■ **What the task asks**
Wherever an image appears in the data, omit it and copy all the remaining text word for word.

■ **Dataset content**

--- START ---

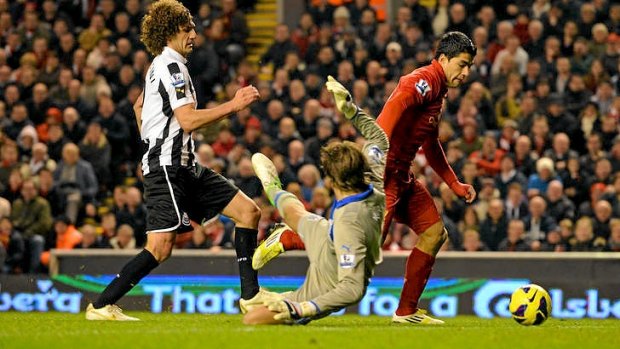 Liverpool's striker Luis Suarez (R) beats Newcastle United's defender Fabricio Coloccini (L) and goalkeeper Tim Krul to score the equalising goal.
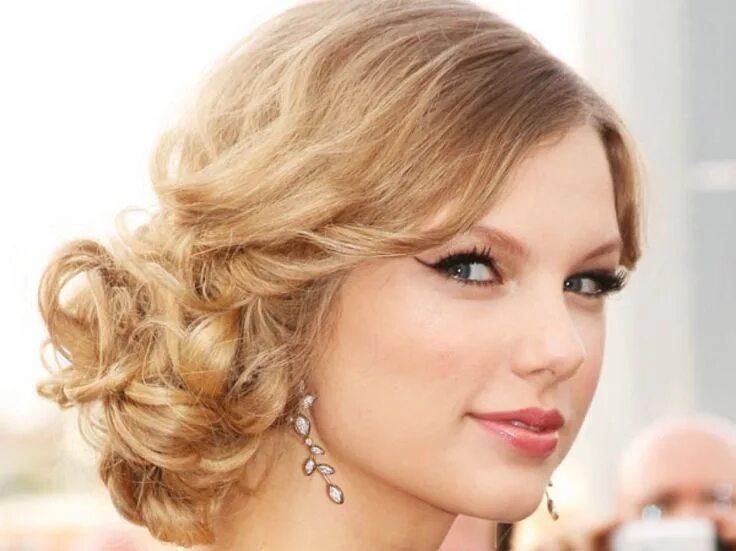 Красивые прически на средние волосы на праздник 25 Simple And Stunning Updo Hairstyles For Curly Hair Frisur hochgesteckt, Hochs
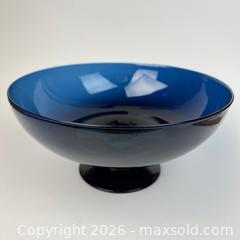 MaxSold Auction: Signed Orrefors Kosta Boda Sweden Large Blue Cobalt Bowl Pedestal Art Glass Large - Toronto (Ontario, Canada) SELLER MANAGED Downsizing Online Auction - Greenland Road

--- END ---

■ **Answer to this task**
 Liverpool's striker Luis Suarez (R) beats Newcastle United's defender Fabricio Coloccini (L) and goalkeeper Tim Krul to score the equalising goal.
 Красивые прически на средние волосы на праздник 25 Simple And Stunning Updo Hairstyles For Curly Hair Frisur hochgesteckt, Hochs
 MaxSold Auction: Signed Orrefors Kosta Boda Sweden Large Blue Cobalt Bowl Pedestal Art Glass Large - Toronto (Ontario, Canada) SELLER MANAGED Downsizing Online Auction - Greenland Road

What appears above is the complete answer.